Exercise
Print every one of the rows below verbatim, leaving out the pictures.

Records for the exercise
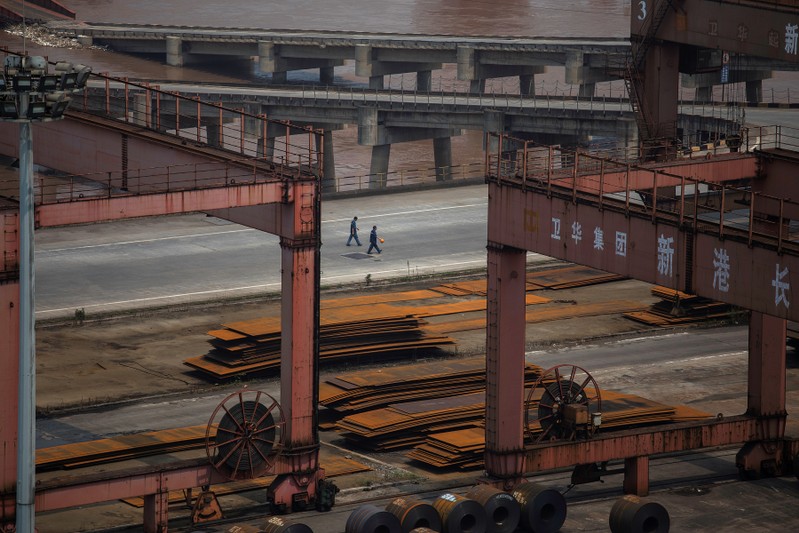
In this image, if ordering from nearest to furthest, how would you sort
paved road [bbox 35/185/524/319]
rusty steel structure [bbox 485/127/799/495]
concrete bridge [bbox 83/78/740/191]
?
rusty steel structure [bbox 485/127/799/495] → paved road [bbox 35/185/524/319] → concrete bridge [bbox 83/78/740/191]

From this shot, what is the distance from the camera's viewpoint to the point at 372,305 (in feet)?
191

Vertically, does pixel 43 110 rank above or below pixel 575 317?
above

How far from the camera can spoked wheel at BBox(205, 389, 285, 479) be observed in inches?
1539

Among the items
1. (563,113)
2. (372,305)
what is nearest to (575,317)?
(372,305)

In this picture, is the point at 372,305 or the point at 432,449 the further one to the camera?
the point at 372,305

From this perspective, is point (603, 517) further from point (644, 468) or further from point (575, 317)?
point (575, 317)

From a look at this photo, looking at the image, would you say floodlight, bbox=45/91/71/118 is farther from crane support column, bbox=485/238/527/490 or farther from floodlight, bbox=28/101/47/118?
crane support column, bbox=485/238/527/490

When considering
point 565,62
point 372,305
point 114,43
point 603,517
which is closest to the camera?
point 603,517

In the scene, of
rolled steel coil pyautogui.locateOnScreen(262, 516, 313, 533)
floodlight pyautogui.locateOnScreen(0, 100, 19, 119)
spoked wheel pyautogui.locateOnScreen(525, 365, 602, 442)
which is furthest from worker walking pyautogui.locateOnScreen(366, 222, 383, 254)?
floodlight pyautogui.locateOnScreen(0, 100, 19, 119)

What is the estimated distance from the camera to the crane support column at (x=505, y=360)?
39.5m

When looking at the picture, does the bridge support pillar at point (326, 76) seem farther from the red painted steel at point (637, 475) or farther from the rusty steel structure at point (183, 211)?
the red painted steel at point (637, 475)

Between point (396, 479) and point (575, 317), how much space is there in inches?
821

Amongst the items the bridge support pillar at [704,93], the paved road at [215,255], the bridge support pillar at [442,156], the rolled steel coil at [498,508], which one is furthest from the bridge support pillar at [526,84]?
the rolled steel coil at [498,508]

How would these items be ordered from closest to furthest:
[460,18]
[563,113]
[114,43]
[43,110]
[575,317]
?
[43,110] < [575,317] < [563,113] < [114,43] < [460,18]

Complete answer
In this image, if ordering from nearest to furthest, how would you sort
paved road [bbox 35/185/524/319]
rusty steel structure [bbox 485/127/799/495]
concrete bridge [bbox 83/78/740/191]
?
rusty steel structure [bbox 485/127/799/495] → paved road [bbox 35/185/524/319] → concrete bridge [bbox 83/78/740/191]

From this shot, what is the distance from the camera's viewpoint to the point at 372,305 (in feet)?
191

Vertically, does pixel 43 110 rank above or below pixel 575 317?
above

How far from the camera can spoked wheel at BBox(205, 389, 285, 479) be observed in inches?
1539

Among the items
1. (563,113)
2. (372,305)
what is nearest to (575,317)?
(372,305)

In this picture, is the point at 372,305 or the point at 432,449 the further one to the camera?
the point at 372,305

From this perspective, is point (603, 517) further from point (644, 468) or further from point (575, 317)?
point (575, 317)

From a look at this photo, looking at the image, would you say floodlight, bbox=45/91/71/118 is farther from crane support column, bbox=485/238/527/490 or farther from floodlight, bbox=28/101/47/118?
crane support column, bbox=485/238/527/490

When considering
point 565,62
point 372,305
point 114,43
point 603,517
which is closest to the camera?
point 603,517

In the scene, of
rolled steel coil pyautogui.locateOnScreen(262, 516, 313, 533)
floodlight pyautogui.locateOnScreen(0, 100, 19, 119)
spoked wheel pyautogui.locateOnScreen(525, 365, 602, 442)
which is furthest from worker walking pyautogui.locateOnScreen(366, 222, 383, 254)?
floodlight pyautogui.locateOnScreen(0, 100, 19, 119)

What is the estimated distance from the camera to the crane support column at (x=505, y=360)?
39.5m

When looking at the picture, does the bridge support pillar at point (326, 76) seem farther from the red painted steel at point (637, 475) or farther from the rusty steel structure at point (183, 211)?
the red painted steel at point (637, 475)

Between point (396, 479) and point (575, 317), how much space is there in inches?
821

Amongst the items the bridge support pillar at [704,93], the paved road at [215,255], the bridge support pillar at [442,156], the rolled steel coil at [498,508], which one is furthest from the bridge support pillar at [526,84]?
the rolled steel coil at [498,508]

How would these items be ordered from closest to furthest:
[460,18]
[563,113]
[114,43]
[43,110]
[575,317]
?
[43,110] < [575,317] < [563,113] < [114,43] < [460,18]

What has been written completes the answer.